_Stated goal_.
Print every row below word for word, leaving out the pictures.

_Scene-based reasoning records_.
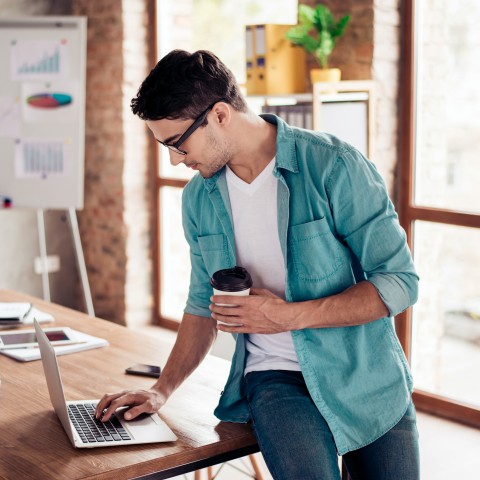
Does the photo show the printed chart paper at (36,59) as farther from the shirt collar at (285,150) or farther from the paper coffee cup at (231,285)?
the paper coffee cup at (231,285)

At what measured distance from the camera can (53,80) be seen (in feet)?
16.2

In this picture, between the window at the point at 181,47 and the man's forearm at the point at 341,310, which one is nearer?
the man's forearm at the point at 341,310

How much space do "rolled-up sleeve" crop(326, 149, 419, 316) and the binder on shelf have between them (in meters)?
2.50

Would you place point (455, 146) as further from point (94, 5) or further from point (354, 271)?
point (94, 5)

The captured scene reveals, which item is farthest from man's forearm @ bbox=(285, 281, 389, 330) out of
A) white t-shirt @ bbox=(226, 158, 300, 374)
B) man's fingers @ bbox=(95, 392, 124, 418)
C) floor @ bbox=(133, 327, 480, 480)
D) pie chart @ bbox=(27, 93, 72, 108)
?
pie chart @ bbox=(27, 93, 72, 108)

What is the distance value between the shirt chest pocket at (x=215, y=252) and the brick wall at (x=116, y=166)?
369 cm

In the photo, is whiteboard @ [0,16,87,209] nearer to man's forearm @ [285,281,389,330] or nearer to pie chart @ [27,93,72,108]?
pie chart @ [27,93,72,108]

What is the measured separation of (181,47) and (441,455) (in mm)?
3344

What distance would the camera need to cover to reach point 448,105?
400 cm

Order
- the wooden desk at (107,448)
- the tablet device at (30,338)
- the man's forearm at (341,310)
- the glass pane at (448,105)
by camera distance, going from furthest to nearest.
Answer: the glass pane at (448,105) < the tablet device at (30,338) < the man's forearm at (341,310) < the wooden desk at (107,448)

_Solution_.
Does the photo show the printed chart paper at (36,59) as farther from the shirt collar at (285,150) or farther from the paper coffee cup at (231,285)?
the paper coffee cup at (231,285)

At what measured distance from the camera can (53,80) be seen (in feet)?
16.2

In this picture, between the window at the point at 181,47 and the man's forearm at the point at 341,310, which one is nearer?
the man's forearm at the point at 341,310

How much space do "rolled-up sleeve" crop(326, 149, 419, 316) and the binder on shelf have between them (in meters)?
2.50

Would you place point (455, 146) as further from point (94, 5) or further from point (354, 271)?
point (94, 5)

The captured scene reveals, which item is farthest from man's forearm @ bbox=(285, 281, 389, 330) out of
A) white t-shirt @ bbox=(226, 158, 300, 374)
B) man's fingers @ bbox=(95, 392, 124, 418)
C) floor @ bbox=(133, 327, 480, 480)
D) pie chart @ bbox=(27, 93, 72, 108)
?
pie chart @ bbox=(27, 93, 72, 108)

What is the distance value between the shirt chest pocket at (x=215, y=252) and the brick wall at (x=116, y=166)?
369 cm

In the photo, is whiteboard @ [0,16,87,209] nearer to man's forearm @ [285,281,389,330] or nearer to pie chart @ [27,93,72,108]?
pie chart @ [27,93,72,108]

What is the measured separation of (181,47) and (441,455) (in mm)?
3344

What distance would the camera need to cover to reach point 448,105?
400 cm

Order
- the wooden desk at (107,448)
- the tablet device at (30,338)
- the man's forearm at (341,310)
- the glass pane at (448,105)
by camera distance, going from furthest to nearest.
Answer: the glass pane at (448,105) < the tablet device at (30,338) < the man's forearm at (341,310) < the wooden desk at (107,448)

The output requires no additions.